View this report as an mbox folder, status mbox, maintainer mbox


Report forwarded to larsi <at> gnus.org, morioka <at> jaist.ac.jp, bug-gnu-emacs <at> gnu.org:
bug#79376; Package emacs. (Wed, 03 Sep 2025 09:34:02 GMT) Full text and rfc822 format available.

Acknowledgement sent to Manuel Giraud <manuel <at> ledu-giraud.fr>:
New bug report received and forwarded. Copy sent to larsi <at> gnus.org, morioka <at> jaist.ac.jp, bug-gnu-emacs <at> gnu.org. (Wed, 03 Sep 2025 09:34:02 GMT) Full text and rfc822 format available.

Message #5 received at submit <at> debbugs.gnu.org (full text, mbox):

From: Manuel Giraud <manuel <at> ledu-giraud.fr>
To: bug-gnu-emacs <at> gnu.org
Subject: [PATCH] [WIP] Fix mm multibyte
Date: Wed, 03 Sep 2025 11:33:33 +0200
[Message part 1 (text/plain, inline)]
Tags: patch

Hi,

I'm trying to fix an issue in Gnus where some Atom sources (namely
planet.emacslife.com/atom.xml, here) are not rendered correctly.

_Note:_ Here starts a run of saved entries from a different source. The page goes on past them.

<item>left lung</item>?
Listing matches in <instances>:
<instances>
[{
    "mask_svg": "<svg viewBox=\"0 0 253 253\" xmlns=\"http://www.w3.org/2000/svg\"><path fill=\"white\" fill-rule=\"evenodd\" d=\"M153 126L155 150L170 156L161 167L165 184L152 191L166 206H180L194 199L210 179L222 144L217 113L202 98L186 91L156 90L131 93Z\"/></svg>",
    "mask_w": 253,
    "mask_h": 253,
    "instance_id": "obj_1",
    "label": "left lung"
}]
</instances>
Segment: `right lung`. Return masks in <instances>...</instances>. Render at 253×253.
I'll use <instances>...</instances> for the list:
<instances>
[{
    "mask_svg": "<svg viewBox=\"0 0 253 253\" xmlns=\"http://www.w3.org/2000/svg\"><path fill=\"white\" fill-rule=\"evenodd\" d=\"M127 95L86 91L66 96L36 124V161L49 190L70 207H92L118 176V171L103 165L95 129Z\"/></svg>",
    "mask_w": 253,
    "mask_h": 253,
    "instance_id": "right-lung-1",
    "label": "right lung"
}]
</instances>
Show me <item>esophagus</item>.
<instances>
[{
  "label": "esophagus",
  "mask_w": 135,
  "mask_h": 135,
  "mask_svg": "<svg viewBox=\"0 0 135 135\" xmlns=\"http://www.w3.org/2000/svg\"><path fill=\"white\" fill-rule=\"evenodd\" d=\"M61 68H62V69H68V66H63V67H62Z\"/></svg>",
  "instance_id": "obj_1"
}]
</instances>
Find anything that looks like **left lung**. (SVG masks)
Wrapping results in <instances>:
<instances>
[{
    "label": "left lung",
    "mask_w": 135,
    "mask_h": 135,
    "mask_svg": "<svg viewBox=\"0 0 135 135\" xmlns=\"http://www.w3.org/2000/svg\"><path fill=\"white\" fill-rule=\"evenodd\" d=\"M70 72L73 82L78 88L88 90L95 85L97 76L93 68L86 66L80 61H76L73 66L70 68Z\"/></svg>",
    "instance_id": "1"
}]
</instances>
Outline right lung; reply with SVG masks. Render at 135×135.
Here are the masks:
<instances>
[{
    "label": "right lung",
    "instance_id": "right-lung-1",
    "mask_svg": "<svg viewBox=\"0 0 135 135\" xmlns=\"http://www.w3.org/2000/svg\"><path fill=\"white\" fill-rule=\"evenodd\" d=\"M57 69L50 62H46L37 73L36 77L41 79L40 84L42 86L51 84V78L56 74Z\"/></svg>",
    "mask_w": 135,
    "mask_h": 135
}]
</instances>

This seems to be related to multibyte/unibyte buffer.  Here is a minimal
exemple to reproduce what I see:

--8<---------------cut here---------------start------------->8---
(defun my/gen-handle ()
  (with-current-buffer (get-buffer-create " foo")
    (erase-buffer)
    (insert "’…")
    (list (current-buffer) '("text/html"))))

(defun my/test ()
  (let ((handle (my/gen-handle)))
    (mm-with-part handle
      (buffer-string))))
--8<---------------cut here---------------end--------------->8---

When evaluating (my/test), see that the buffer string content does not
have the correct characters.

I get the behaviour I wanted with the attached patch but I don't know if
this is the way to handle this.

In GNU Emacs 31.0.50 (build 36, x86_64-unknown-openbsd7.7) of 2025-09-03
 built on computer
Repository revision: 6762ffca6b387df73b62db1adcec127317328604
Repository branch: mgi/mm-multibyte-wip
Windowing system distributor 'The X.Org Foundation', version 11.0.12101018
System Description: OpenBSD computer 7.7 GENERIC.MP#10 amd64

Configured using:
 'configure CPPFLAGS=-I/usr/local/include LDFLAGS=-L/usr/local/lib
 MAKEINFO=gmakeinfo --prefix=/home/manuel/emacs
 --bindir=/home/manuel/bin --with-x-toolkit=no
 --with-toolkit-scroll-bars=no --without-cairo --without-dbus
 --without-gconf --without-gsettings --without-compress-install'

[0001-WIP-Fix-mm-multibyte.patch (text/x-patch, attachment)]
[Message part 3 (text/plain, inline)]
-- 
Manuel Giraud

Information forwarded to bug-gnu-emacs <at> gnu.org:
bug#79376; Package emacs. (Wed, 03 Sep 2025 12:58:02 GMT) Full text and rfc822 format available.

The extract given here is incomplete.